**Text shown**.
□ □ □ □ □ □ □

Sevendly the document suggests that OOXML cannot handle ODF Office settings whilst ODF could handle OOXML compatiblity settings. However the author seems to be unaware that OOXML actually contains a feature that is called custom settings. By creating a namespace and XML with your implemtations seetings you can add custom application settings to OOXML as well and even make them validate using a schema. Particularly bad in this white paer is that it suggest its wrongly perceived lack of compatibilty with ODf settings as a reason not to choose for OOXML. Very poor thinking as OOXML actually has built in extensibility even beyond it's custom setting that could also manage any compatibility issue with ODF.

Eigthly this document suggest an inconsistency with ISO 216 (paper sizes). OOXML actually support non ISO paper formats which is as it should be because those iso formats are not covering all common office paper formats in use. ODF uses a flexible paper format allowing for even more variation of paperssize but also possibly requiring more implementation for validating whether a given paper size size is actually available and or how to handle near exact sizes. With ISO 216 not being the only papers in use in for Office documents inconsistensies seem normal.

□ □ □ □ □ □ □

**Available data**.
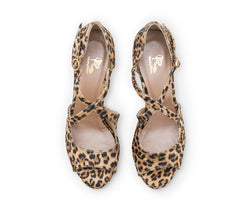 Scarpe da ballo Orion in leopardo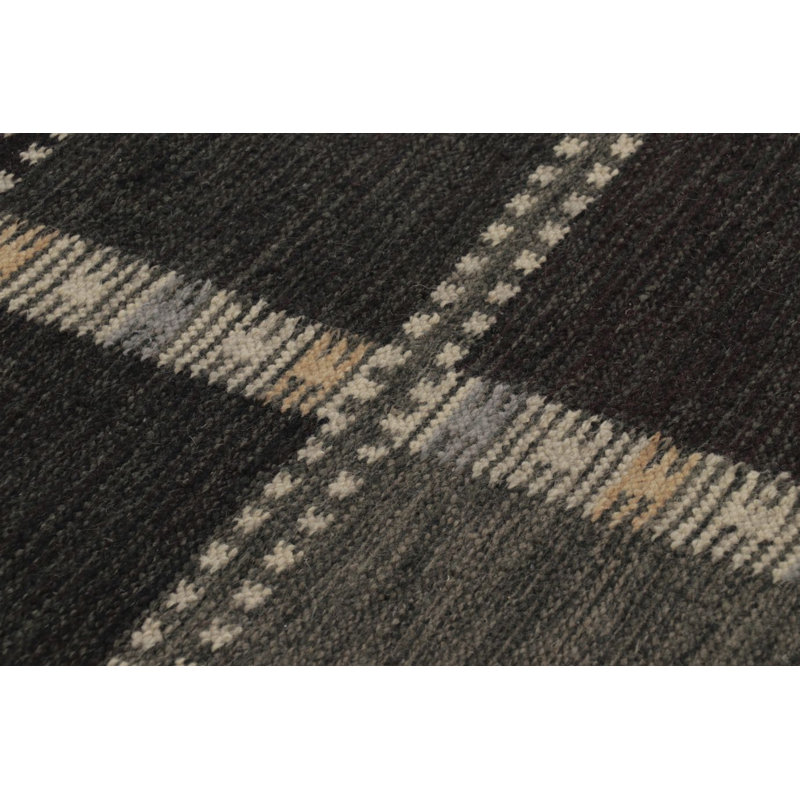 Scandinavian Wool Geometric Area Rug, Rectangle 12' x 15'
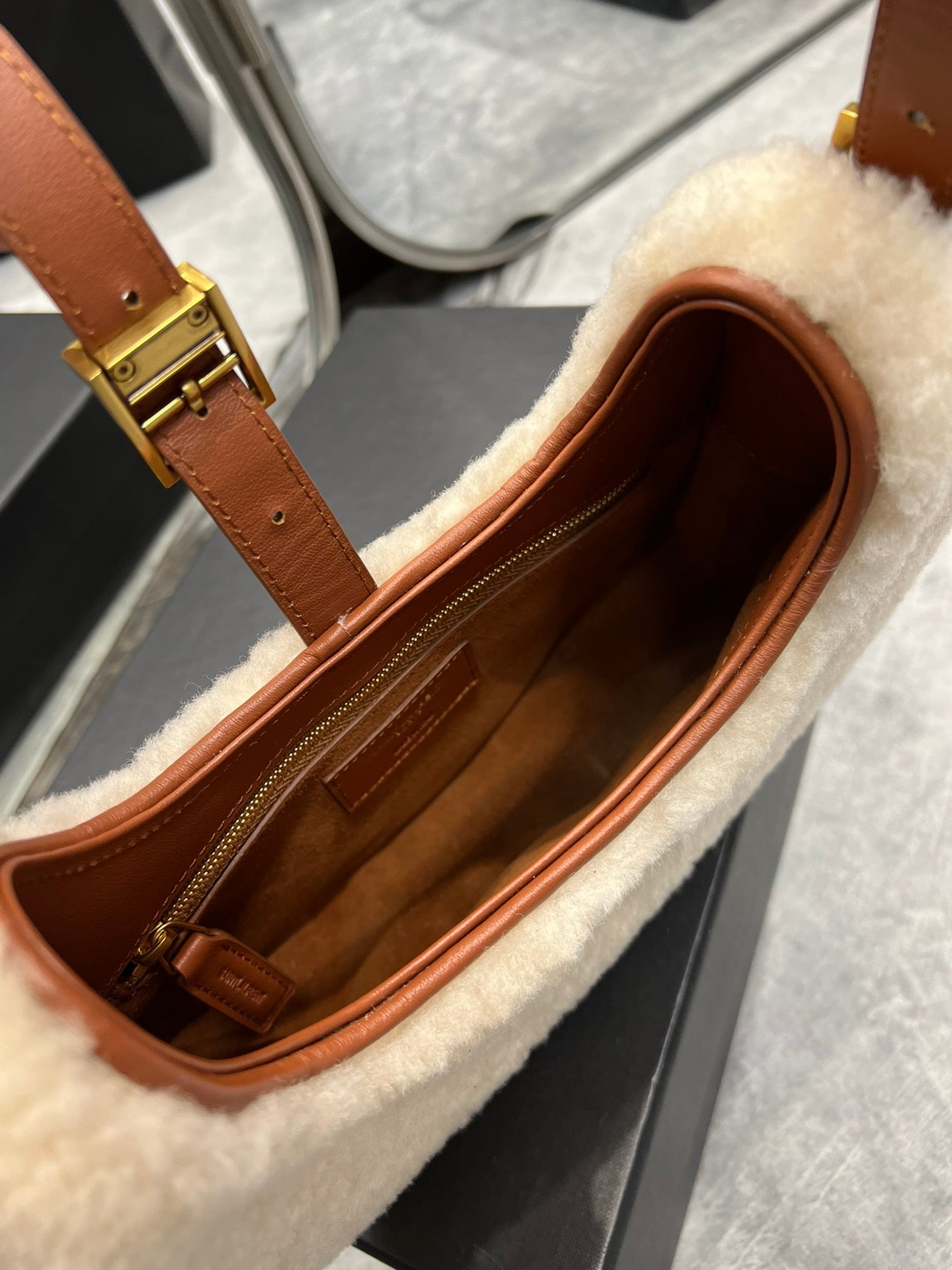 YSL Le Fermoir Hobo Bag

□ □ □ □ □ □ □

**Questions on the material**.
1. Rewrite the paragraph beginning "Eigthly this document suggest" from the OOXML passage as a short list that keeps its main facts.
2. Please pull out everything from "Sevendly the document" down to "issue with ODF." in the OOXML passage.
3. Answer these from the OOXML passage:
(a) What is the name of the OOXML feature that lets an implementation add its own application settings?
(b) Which ISO standard for paper sizes does the passage mention?
(c) What kind of paper format does ODF use?

**Answers per task**.
1.
- The document claims OOXML is inconsistent with ISO 216 (paper sizes).
- OOXML supports non-ISO paper formats. This is appropriate because ISO formats do not cover all common office paper formats in use.
- ODF uses a flexible paper format that allows even more variation. It may require more implementation to check whether a given size is available and to handle near-exact sizes.
- ISO 216 is not the only paper standard used for office documents, so inconsistencies seem normal.

2.
Sevendly the document suggests that OOXML cannot handle ODF Office settings whilst ODF could handle OOXML compatiblity settings. However the author seems to be unaware that OOXML actually contains a feature that is called custom settings. By creating a namespace and XML with your implemtations seetings you can add custom application settings to OOXML as well and even make them validate using a schema. Particularly bad in this white paer is that it suggest its wrongly perceived lack of compatibilty with ODf settings as a reason not to choose for OOXML. Very poor thinking as OOXML actually has built in extensibility even beyond it's custom setting that could also manage any compatibility issue with ODF.

3.
(a) Custom settings.
(b) ISO 216.
(c) A flexible paper format.